2005-03-29 02:38:39

by Chen, Kenneth W

[permalink] [raw]
Subject: [patch] optimization: defer bio_vec deallocation

Kernel needs at least one bio and one bio_vec structure to process one I/O.
For every I/O, kernel also does two pairs of mempool_alloc/free, one for
bio and one for bio_vec. It is not exactly cheap in setup/tear down bio_vec
structure. bio_alloc_bs() does more things in that function other than the
minimally required mempool_alloc().

One optimization we are proposing is to defer the deallocation of bio_vec
at the next bio allocation. Let bio hang on to the bio_vec for the last
bio_put. And at next bio alloc time, check whether it has the same iovec
requirement. If it is, bingo! bio already has it. If not, then we free
previous iovec and allocate a new one. So in steady state, When I/O size
does not change much, we benefit from the deferred free, saving one pair
of alloc/free. If I/O request has random size or in dynamic state, then
we fall back and do the normal two pairs of alloc/free. We have measured
that the following patch give measurable performance gain for industry
standard db benchmark. Comments?


Signed-off-by: Ken Chen <[email protected]>

--- linux-2.6.12-rc1/fs/bio.c.orig 2005-03-28 13:49:37.000000000 -0800
+++ linux-2.6.12-rc1/fs/bio.c 2005-03-28 15:59:57.000000000 -0800
@@ -109,19 +109,15 @@ static inline struct bio_vec *bvec_alloc
*/
static void bio_destructor(struct bio *bio)

■ **RECORDED INFORMATION**:
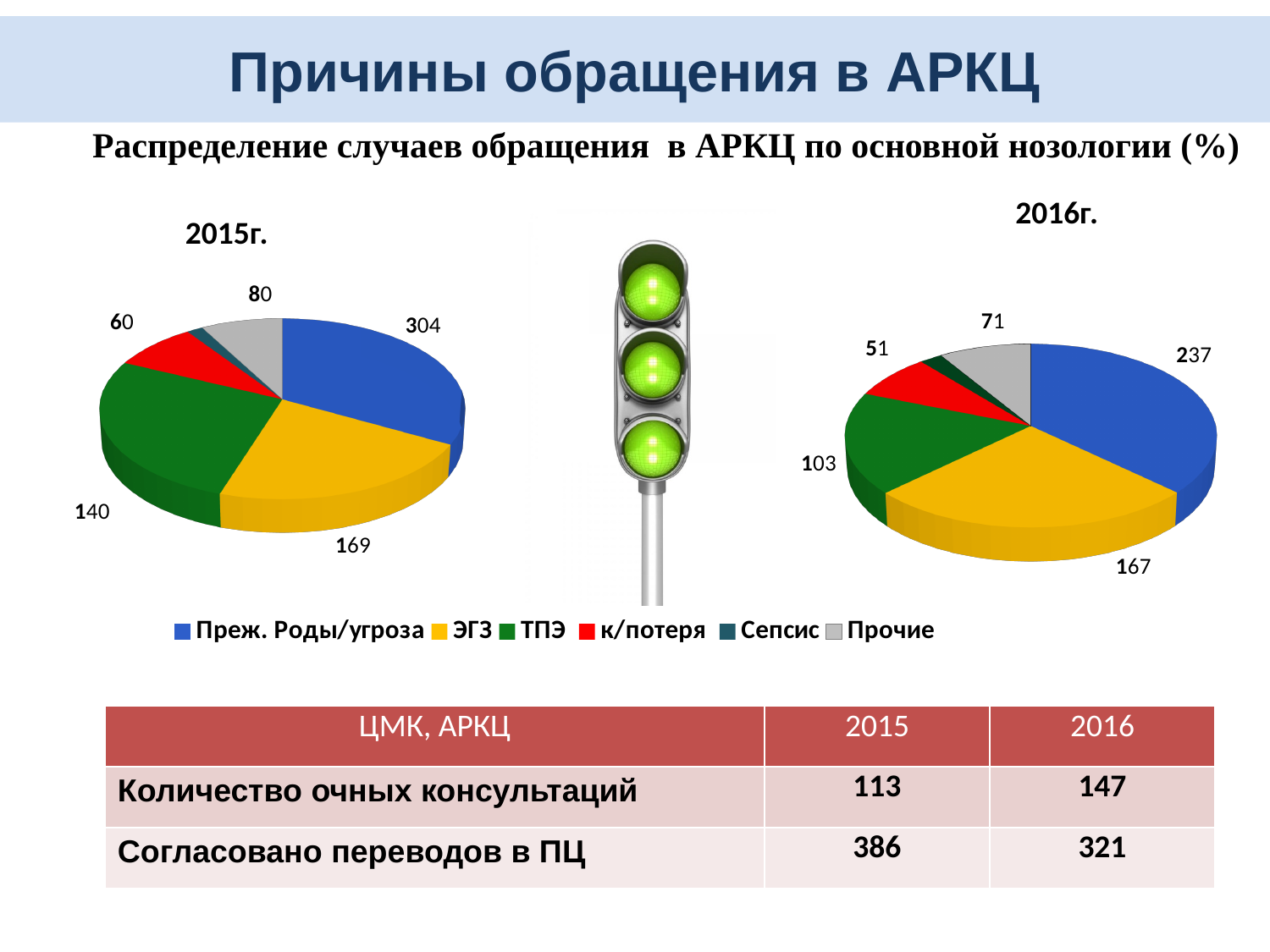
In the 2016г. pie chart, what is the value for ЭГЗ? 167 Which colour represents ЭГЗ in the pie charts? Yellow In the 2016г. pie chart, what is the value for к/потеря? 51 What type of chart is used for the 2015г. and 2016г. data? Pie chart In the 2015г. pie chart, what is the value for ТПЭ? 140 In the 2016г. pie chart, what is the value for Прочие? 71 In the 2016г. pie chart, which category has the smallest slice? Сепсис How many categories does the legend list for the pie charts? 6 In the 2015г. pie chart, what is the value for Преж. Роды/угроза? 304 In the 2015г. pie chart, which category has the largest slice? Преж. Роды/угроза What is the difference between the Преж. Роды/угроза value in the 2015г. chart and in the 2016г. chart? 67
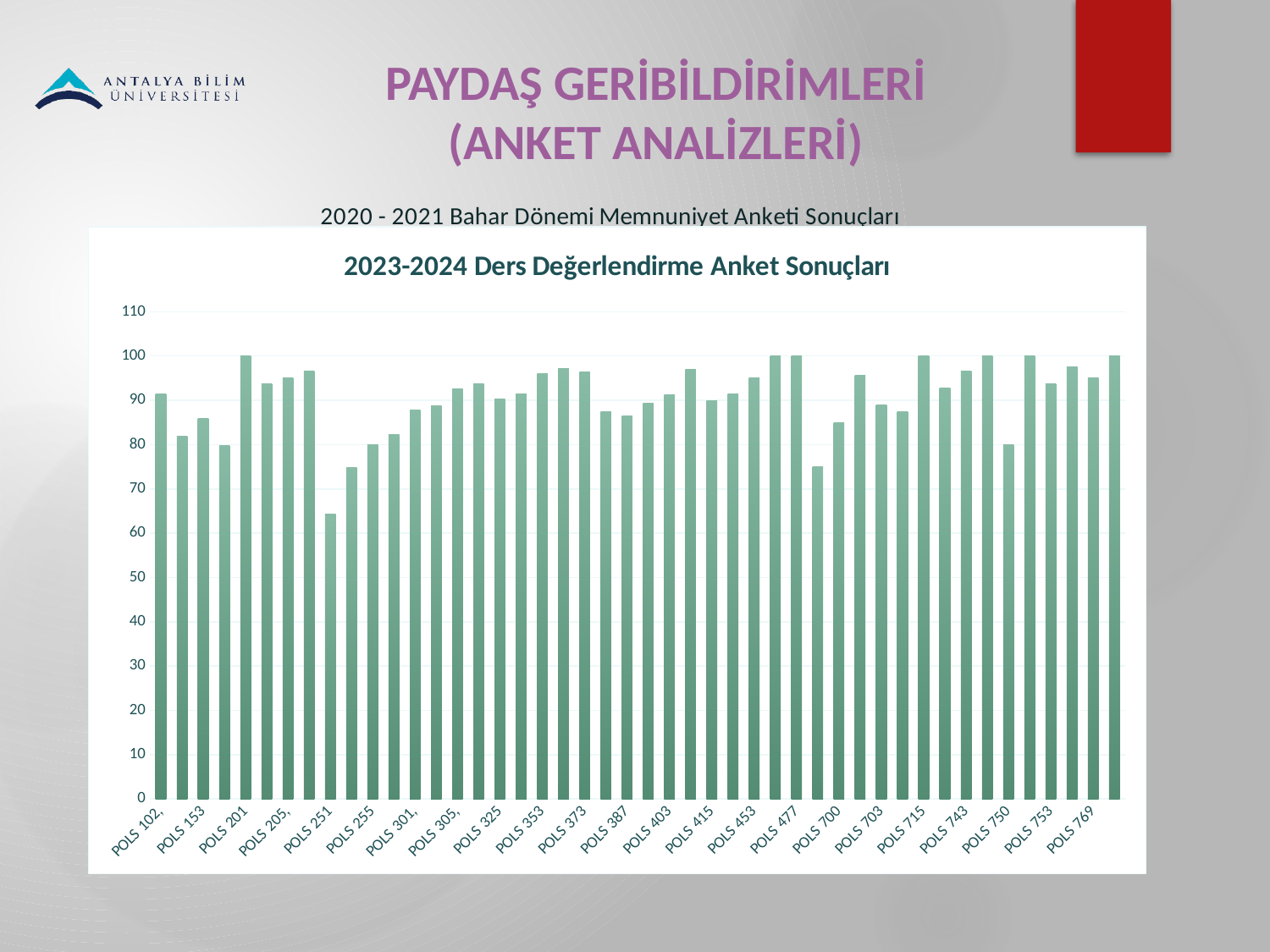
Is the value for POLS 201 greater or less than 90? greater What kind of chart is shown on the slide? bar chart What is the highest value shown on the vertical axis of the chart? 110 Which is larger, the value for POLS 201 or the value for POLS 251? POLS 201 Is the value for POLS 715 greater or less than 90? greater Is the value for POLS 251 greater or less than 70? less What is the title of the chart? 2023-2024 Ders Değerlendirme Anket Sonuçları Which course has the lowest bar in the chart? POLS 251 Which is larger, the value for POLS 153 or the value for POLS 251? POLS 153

■ **WHAT THIS TASK INVOLVES**: According to the patch post on deferring bio_vec deallocation, what does the kernel need at minimum to process one I/O?

■ **RESULT OF THE EXERCISE**: At least one bio and one bio_vec structure.